Jackson, a Baptist minister and former Democratic presidential candidate, told the church that during the year of Franklin’s birth “in a shack on the Mississippi River” in Tennessee, “225 blacks were lynched.”
Her father, C.L. Franklin, was a prominent Baptist preacher and civil rights activist, who in June 1963 helped King organize the Walk to Freedom through downtown Detroit, only two months before King’s historic March on Washington and “I Have a Dream” speech.
“I remember one time Dr King was facing bankruptcy… and Aretha did an 11-city tour and gave all the money to Dr King,” said Jackson, who was a close aide to the slain activist.
“She was a rose that grew tall in a garden of weeds.”
– ‘A mighty tribute to the Queen’ –
Franklin recorded the album “One Lord, One Faith, One Baptism” at the church, where she performed over the years, and also served dinners to worshippers and the homeless at Thanksgiving and Christmas.
Talking about his final visit with Franklin last Wednesday, Jackson told the church that he walked into the room calling out “Re, Re, Re.”
“She opened her eyes and pressed my arms, and we began to pray,” he said.
His eulogy had worshippers on their feet. Smartly dressed women raised their arms into the air and swayed to the music, as a few wiped away tears, with Jackson leading them in prayers and song.
Worshippers spilled out of the service, invigorated by what they called a celebration of the music icon’s life and legacy.

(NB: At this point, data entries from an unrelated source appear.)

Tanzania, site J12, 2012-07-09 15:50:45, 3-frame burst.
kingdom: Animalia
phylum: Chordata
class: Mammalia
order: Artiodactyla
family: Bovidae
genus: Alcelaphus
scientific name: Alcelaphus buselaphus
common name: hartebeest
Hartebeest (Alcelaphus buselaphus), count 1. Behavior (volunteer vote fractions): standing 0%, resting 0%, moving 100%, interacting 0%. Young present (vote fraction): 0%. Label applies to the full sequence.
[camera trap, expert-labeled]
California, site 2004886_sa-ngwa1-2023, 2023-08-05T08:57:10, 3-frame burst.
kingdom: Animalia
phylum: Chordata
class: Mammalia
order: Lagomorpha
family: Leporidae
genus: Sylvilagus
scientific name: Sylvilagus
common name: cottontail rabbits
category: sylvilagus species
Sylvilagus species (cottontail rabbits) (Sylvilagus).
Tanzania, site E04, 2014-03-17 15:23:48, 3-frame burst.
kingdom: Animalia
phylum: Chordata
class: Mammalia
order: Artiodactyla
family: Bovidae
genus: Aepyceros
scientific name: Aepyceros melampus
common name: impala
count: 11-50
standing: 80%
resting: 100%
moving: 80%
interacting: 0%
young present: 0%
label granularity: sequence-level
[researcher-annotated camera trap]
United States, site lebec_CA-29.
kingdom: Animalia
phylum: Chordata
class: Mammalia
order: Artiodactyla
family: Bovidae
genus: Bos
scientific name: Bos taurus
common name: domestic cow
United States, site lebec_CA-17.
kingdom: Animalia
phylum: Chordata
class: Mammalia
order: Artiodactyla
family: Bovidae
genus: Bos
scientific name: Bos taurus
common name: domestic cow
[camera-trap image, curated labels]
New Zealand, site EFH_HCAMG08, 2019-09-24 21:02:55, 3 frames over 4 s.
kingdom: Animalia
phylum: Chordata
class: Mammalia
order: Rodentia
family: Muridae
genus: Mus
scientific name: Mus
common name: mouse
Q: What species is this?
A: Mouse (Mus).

“It was beautiful and it spoke to all of us,” said Denise Redmon, a 57-year-old Indiana bus driver on a weekend coach trip to Detroit.
“I thought it was excellent. A mighty tribute to the Queen,” agreed Esther Birden, 60, on the same two-day “Aretha Franklin soul weekend, joining in all the festivities and being a part of history.”
“I remember listening to Aretha when I was eight years old and dancing to her music,” she said.
“We have nothing to be sad about because she gave us so much. She gave us secular, she gave us gospel, she gave us opera… and you don’t find too many that can fit in every arena like that.”
– ‘Freedom fighter’ –
Ralph Godbee, a former Detroit police chief turned pastor, led the congregation in a rousing hand clap for Franklin.
He recalled how she had once called to complain about a relative who had been mistreated by the police department, telling him that no one — regardless of their family — should be treated in such a way.
“There’s something about when the queen calls,” he said, hailing her as a “freedom fighter” and “demanding justice for everybody from the back row to the front pew.”
He said the revival of the Motor City — the home of the US auto industry that has turned a corner after years of economic depression and high crime — was “on the back of the spirit of the Queen of Soul.”
Outside the pale brick church, mourners have left helium balloons, bouquets of flowers, teddy bears and hand-written tributes.
“Aretha Will Always be My Queen. Nothing But Respect!!” read one home-made poster adored with cut-out, black-and-white newspaper pictures of the musical icon in her prime.
“You will always be in my heart,” said another. “Your voice will always ring in my heart and soul. I hear it all of the time, soothing me.”